● Task: From the line holding "phylum: Chordata" to the final line of the entries, set down each line exactly, including both, and nothing more.

● Records provided:
------------------------------------------------------------

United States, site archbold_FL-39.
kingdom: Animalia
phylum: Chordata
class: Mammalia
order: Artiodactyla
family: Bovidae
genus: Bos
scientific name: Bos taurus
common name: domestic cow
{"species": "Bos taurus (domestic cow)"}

------------------------------------------------------------

● Problem solution:
phylum: Chordata
class: Mammalia
order: Artiodactyla
family: Bovidae
genus: Bos
scientific name: Bos taurus
common name: domestic cow
{"species": "Bos taurus (domestic cow)"}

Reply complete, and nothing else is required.